> [GIVEN DATA]:

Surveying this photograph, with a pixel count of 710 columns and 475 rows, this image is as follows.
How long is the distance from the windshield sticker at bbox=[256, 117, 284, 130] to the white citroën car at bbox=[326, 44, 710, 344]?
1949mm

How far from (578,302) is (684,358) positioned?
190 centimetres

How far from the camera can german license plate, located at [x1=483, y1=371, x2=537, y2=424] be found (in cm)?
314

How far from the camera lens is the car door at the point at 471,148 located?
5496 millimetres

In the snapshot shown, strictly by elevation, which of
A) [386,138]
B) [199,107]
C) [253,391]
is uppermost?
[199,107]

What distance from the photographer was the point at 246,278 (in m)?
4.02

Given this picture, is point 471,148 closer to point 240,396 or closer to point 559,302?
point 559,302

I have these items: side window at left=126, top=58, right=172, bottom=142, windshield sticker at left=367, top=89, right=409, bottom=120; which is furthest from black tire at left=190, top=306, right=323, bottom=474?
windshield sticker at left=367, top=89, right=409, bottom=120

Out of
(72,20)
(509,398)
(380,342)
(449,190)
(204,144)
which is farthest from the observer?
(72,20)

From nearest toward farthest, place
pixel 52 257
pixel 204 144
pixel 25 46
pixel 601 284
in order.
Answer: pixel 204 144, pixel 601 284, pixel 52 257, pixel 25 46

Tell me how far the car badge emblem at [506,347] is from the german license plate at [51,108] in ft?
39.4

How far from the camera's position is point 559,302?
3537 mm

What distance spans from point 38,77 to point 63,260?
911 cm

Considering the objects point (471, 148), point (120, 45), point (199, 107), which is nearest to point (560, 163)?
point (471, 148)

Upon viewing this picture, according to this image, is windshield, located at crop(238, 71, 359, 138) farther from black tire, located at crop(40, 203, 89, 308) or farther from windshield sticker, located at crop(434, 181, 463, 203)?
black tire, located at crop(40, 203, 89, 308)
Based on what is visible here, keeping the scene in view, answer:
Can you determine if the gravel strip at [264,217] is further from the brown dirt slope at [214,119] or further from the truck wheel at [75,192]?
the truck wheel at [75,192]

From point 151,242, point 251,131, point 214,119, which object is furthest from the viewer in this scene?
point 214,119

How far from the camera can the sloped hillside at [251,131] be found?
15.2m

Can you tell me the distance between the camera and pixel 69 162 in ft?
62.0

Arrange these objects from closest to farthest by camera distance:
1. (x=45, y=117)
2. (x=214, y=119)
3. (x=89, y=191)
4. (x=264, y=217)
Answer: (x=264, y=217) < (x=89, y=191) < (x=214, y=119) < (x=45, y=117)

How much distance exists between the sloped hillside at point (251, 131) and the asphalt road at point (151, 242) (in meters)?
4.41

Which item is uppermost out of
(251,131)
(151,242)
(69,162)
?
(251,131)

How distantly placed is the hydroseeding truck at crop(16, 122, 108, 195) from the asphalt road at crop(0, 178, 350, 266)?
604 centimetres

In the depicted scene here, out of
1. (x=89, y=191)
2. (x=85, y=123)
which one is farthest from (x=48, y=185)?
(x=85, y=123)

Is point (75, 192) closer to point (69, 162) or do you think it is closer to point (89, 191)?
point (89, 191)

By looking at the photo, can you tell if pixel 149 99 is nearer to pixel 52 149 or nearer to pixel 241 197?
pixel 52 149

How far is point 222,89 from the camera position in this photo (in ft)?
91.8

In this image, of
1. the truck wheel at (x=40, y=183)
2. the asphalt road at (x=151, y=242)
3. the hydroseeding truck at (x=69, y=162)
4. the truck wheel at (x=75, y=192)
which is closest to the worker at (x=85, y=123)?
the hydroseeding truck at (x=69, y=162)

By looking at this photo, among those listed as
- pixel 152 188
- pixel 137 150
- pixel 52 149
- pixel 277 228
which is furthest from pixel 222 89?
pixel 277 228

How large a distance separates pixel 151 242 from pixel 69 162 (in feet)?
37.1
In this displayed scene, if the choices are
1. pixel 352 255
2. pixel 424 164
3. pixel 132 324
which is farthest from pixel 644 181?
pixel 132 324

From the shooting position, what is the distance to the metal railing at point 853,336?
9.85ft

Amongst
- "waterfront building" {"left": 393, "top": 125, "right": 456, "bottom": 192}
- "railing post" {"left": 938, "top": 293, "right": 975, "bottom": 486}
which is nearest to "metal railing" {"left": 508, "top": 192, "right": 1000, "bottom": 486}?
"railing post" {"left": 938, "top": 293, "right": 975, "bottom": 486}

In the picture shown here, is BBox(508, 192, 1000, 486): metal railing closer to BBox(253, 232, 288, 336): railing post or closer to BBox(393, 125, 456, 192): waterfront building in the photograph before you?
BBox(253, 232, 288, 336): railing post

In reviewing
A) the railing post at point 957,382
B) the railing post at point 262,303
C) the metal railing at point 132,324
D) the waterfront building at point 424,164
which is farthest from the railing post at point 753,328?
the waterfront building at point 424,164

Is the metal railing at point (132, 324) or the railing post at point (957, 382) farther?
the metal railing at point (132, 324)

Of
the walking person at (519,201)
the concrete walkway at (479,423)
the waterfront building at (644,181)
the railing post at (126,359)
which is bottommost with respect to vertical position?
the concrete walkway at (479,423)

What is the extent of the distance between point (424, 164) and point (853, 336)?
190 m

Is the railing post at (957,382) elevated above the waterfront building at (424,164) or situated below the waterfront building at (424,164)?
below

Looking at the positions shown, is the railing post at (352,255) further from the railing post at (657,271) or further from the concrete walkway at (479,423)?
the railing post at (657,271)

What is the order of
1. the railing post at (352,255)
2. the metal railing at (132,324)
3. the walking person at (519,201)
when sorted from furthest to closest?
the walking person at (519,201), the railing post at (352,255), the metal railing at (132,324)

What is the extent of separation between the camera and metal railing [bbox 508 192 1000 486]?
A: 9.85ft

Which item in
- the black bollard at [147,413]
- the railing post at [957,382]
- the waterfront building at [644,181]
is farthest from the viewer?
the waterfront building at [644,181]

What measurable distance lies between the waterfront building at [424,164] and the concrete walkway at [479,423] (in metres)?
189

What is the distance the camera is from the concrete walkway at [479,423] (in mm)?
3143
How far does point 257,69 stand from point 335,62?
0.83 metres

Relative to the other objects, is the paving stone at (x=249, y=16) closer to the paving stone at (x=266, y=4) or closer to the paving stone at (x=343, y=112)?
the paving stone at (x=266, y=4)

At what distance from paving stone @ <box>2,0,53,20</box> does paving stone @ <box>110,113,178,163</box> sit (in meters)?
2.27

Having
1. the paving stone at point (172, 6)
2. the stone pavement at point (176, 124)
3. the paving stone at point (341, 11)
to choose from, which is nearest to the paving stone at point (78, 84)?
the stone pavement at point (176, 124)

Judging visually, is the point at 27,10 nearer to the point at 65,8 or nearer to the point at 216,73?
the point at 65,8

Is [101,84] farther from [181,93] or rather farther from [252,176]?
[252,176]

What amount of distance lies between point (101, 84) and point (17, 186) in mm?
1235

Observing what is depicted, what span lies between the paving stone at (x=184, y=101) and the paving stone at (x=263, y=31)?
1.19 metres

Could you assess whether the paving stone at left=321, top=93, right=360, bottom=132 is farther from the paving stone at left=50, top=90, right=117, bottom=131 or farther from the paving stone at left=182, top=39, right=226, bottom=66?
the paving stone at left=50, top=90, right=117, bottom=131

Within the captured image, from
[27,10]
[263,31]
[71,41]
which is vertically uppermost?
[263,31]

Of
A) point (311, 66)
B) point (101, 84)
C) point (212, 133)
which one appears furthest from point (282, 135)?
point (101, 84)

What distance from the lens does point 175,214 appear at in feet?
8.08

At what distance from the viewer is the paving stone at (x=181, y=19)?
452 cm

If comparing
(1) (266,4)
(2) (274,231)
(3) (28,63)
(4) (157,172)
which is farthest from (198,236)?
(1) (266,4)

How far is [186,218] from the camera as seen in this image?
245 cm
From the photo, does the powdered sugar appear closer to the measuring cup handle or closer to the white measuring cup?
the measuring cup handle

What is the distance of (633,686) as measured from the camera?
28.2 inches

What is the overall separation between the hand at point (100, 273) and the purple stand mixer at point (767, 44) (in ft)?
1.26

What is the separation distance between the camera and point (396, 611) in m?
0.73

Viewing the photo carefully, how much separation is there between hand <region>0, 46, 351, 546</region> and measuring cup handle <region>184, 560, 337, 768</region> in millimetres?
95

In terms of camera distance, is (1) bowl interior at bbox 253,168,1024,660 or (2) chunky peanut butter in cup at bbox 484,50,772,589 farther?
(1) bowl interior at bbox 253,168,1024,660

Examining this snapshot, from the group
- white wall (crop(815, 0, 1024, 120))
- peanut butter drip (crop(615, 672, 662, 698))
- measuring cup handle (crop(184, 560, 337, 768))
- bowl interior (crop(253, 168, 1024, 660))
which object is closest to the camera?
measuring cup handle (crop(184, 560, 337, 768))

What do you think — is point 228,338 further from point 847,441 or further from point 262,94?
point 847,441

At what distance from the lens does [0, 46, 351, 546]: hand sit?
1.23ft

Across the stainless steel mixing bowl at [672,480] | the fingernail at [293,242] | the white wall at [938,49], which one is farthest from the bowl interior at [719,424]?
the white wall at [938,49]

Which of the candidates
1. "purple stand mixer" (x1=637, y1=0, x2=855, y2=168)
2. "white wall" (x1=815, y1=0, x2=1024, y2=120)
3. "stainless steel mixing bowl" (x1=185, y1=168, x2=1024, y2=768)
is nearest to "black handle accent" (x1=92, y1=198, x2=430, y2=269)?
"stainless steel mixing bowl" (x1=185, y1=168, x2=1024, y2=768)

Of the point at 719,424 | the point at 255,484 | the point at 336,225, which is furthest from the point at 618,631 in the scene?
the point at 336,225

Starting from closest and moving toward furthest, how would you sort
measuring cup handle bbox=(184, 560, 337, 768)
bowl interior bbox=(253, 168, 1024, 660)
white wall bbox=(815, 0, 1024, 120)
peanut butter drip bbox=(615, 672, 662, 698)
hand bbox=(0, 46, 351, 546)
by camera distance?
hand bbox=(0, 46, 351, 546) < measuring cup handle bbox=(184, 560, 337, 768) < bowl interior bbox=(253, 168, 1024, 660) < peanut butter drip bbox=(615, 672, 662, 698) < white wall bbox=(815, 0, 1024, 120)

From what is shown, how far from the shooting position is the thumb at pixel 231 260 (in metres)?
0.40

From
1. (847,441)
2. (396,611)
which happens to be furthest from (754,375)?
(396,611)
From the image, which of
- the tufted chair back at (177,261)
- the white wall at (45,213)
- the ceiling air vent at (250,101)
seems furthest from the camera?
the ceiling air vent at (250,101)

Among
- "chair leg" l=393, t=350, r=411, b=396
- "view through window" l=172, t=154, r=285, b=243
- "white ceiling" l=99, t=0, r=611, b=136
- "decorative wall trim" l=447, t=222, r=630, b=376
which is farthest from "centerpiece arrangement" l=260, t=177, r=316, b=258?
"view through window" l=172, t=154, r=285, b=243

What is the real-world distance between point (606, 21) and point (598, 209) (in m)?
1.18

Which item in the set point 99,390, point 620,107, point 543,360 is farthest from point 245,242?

> [EXERCISE]: Update the data from the line containing "How large a" through the line containing "the walking person at (519,201), the", inclusive, by replacing "shooting position" with "camera position" and leaving everything else unchanged.

> [WORKED ANSWER]:
How large a distance separates pixel 151 242 from pixel 69 162 (in feet)?
37.1
In this displayed scene, if the choices are
1. pixel 352 255
2. pixel 424 164
3. pixel 132 324
which is farthest from pixel 644 181?
pixel 132 324

From the camera position, what is the distance to the metal railing at point 853,336?
9.85ft

Amongst
- "waterfront building" {"left": 393, "top": 125, "right": 456, "bottom": 192}
- "railing post" {"left": 938, "top": 293, "right": 975, "bottom": 486}
which is nearest to "metal railing" {"left": 508, "top": 192, "right": 1000, "bottom": 486}?
"railing post" {"left": 938, "top": 293, "right": 975, "bottom": 486}

In the picture shown here, is BBox(508, 192, 1000, 486): metal railing closer to BBox(253, 232, 288, 336): railing post or closer to BBox(393, 125, 456, 192): waterfront building in the photograph before you?
BBox(253, 232, 288, 336): railing post

In reviewing
A) the railing post at point 957,382
B) the railing post at point 262,303
C) the metal railing at point 132,324
D) the waterfront building at point 424,164
which is farthest from the railing post at point 753,328?
the waterfront building at point 424,164

Is the metal railing at point (132, 324) or the railing post at point (957, 382) farther?
the metal railing at point (132, 324)

Of
the walking person at (519,201)
the concrete walkway at (479,423)
the waterfront building at (644,181)
the railing post at (126,359)
which is bottommost with respect to vertical position?
the concrete walkway at (479,423)

What is the extent of the distance between point (424, 164) and point (853, 336)?
190 m

Is the railing post at (957,382) elevated above the waterfront building at (424,164) or situated below the waterfront building at (424,164)?
below

Looking at the positions shown, is the railing post at (352,255) further from the railing post at (657,271) or further from the concrete walkway at (479,423)?
the railing post at (657,271)

What is the order of
1. the railing post at (352,255)
2. the metal railing at (132,324)
3. the walking person at (519,201)
when sorted from furthest to closest?
the walking person at (519,201), the railing post at (352,255), the metal railing at (132,324)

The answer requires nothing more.